An Interview with NAGT's new President, Dr. Don Duggan-Haaspublished Nov 24, 2017 12:00am
How long have you been involved with NAGT, and how has being a part of the NAGT community influenced you as an educator?Don Duggan-Haas: While I've been an Earth science educator for thirty years (since I started teaching high school Earth science in Upstate New York in 1986), I've only been involved with NAGT for about ten years. My first twenty years would have been more effective if I'd joined earlier! The resources and opportunities provided through NAGT have sharpened my educational approaches. Likely the most important piece of that for me personally is the broadening of my professional network. The smart, wonderful and amusing colleagues I've connected to through my participation in NAGT are too numerous to count. Of course, the resources available through JGE, In the Trenches, and the Teach the Earth website are helpful as well, but it's the people that really make the organization.
DDH: I think I want to tweak the question a little, or at least offer a weird preface to my answer. I have loved teaching, and I love helping people deepen their understandings, but it's more like an addiction to work in classrooms (for me) than something done because I like it. The reality is, even though I've spent at least some time in classrooms every semester since I started kindergarten in 1968, I've never liked school.
What is one of your favorite things about teaching?
I think I recognized in junior high or high school that the structure of school is just fundamentally a bad idea - putting a thousand or more teenagers into a building and dividing them up into groups of 20 or 30 and having someone talk at them from 45 minutes (or thereabouts) about the pythagorean theorem and then having them move down the hall and have someone else talk at them for the exact same amount of time about rocks (or whatever) is just a bad idea.
I managed to suppress that understanding for a bunch of years as I went through college (basically the same structure as high school, though the blocks of time were a little different and there were thousands of students off largely by themselves in a little town somewhere), and in my years as a high school teacher, grad student and professor of education. But the understanding came back.
Fieldwork breaks the mold of traditional schooling and I think is considerably more effective than the traditional model. I love being in the field with learners, be they kids, teachers, or other adults. I love looking at a landscape or any feature within a landscape and puzzling through with interested others, why this place, this rock, this fossil, or whatever looks the way that it does. That puzzling is enjoyable when it leads to the deeper understanding of a place and when it leads to deeper questions that we're still working on.
DDH: I'm excited about further raising the voice of geoscience education, and about helping geoscience educators from K to gray and in every kind of setting kick butt at their jobs.
What are you excited about regarding the future of NAGT?
I'm also excited about wrestling with, and making progress on, the tightly connected questions I raised in my remarks at the NAGT Luncheon at GSA: Why isn't there conspicuous evidence of improvement in geoscience literacy? And,Why do we fail to bring innovations to scale?
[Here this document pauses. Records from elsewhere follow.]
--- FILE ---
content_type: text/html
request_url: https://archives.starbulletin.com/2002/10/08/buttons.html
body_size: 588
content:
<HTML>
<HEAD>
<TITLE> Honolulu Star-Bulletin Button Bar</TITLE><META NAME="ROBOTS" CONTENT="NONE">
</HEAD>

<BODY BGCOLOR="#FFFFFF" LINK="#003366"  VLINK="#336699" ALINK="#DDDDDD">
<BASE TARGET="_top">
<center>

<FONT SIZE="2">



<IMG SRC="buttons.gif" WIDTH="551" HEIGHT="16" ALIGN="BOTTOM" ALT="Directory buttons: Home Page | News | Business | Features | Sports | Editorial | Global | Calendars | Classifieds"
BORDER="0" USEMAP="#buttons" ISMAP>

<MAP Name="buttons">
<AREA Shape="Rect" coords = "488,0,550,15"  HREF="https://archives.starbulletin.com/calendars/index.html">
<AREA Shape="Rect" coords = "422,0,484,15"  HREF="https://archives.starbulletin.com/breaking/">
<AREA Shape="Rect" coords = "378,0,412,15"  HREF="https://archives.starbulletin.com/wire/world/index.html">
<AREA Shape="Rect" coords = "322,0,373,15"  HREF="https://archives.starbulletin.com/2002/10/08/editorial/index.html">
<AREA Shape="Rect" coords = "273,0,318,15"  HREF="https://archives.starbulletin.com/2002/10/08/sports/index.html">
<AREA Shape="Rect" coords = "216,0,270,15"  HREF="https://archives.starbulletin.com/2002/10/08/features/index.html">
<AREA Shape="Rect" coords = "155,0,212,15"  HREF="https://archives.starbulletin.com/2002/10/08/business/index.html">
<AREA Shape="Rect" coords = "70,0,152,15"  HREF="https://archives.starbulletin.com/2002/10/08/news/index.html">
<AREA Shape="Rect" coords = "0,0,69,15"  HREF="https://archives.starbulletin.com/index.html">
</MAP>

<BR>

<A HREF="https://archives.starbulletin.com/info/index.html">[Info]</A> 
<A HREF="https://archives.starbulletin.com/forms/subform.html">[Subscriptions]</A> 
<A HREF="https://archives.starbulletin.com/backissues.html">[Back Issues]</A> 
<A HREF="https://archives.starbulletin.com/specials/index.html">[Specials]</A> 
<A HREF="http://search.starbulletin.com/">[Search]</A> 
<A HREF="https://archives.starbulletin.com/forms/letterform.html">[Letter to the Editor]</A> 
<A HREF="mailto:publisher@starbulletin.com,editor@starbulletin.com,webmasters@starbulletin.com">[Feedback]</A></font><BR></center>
I have no doubt that the work we've done in geoscience education research has brought improvement to many of our members classrooms and departments, but if these changes are yielding broad improvements in the educational system writ large, there should be obvious improvements in the scientific literacy of the broader population. I am unaware of any such evidence.
If we want there to be evidence in the future, we have to turn some of our attention to why it's not there now. We've learned a lot in the last several decades about what works in classrooms. That's important. We should also give attention to the general question of why classrooms don't tend to work if our goal is to enable learners to apply geoscience understandings to the duties of citizenship and requirements of college and career. We should also look at what generally makes innovations work - why are some innovations adopted and others not?
Successful innovations tend to bring two or more well understood ideas or practices together in non-traditional ways. Berger (2016) labels such innovations as "optimally distinct." They are different enough from current practice to make a difference but not so different as to be difficult to understand.
In our work, we need to not only attend to what works in our own teaching, but what's likely to spread across the system of education. I'm excited at the possibilities that arise from serious investigation into these questions.
DDH: The closest I've ever come to a religious experience was the morning I woke up in the Hoh Rain Forest on Washinton's Olympic Peninsula. It was part of an epic journey catalyzed by the July 1991 solar eclipse. I was teaching high school and took the summer to wander the continent with my dear friend Andy Frank. In 61 days we visited 22 national parks in the US, Mexico and Canada.
What is one of your favorite places on Earth, and why?
For our visit to Olympic, we drove into our campsite in the middle of the night and set up our tent by the headlights of the car. When we came out of our tent the next morning, we were in the "cathedral primeval." Three-hundred foot tall Douglas Firs draped in moss and dappled by the morning sun was as breath-taking a sight as I have ever seen. To awaken in it without having seen it on our way in somehow added to its grandeur. While I've been to many stunningly beautiful places, I don't believe anything will ever dislodge Hoh from the top of the list.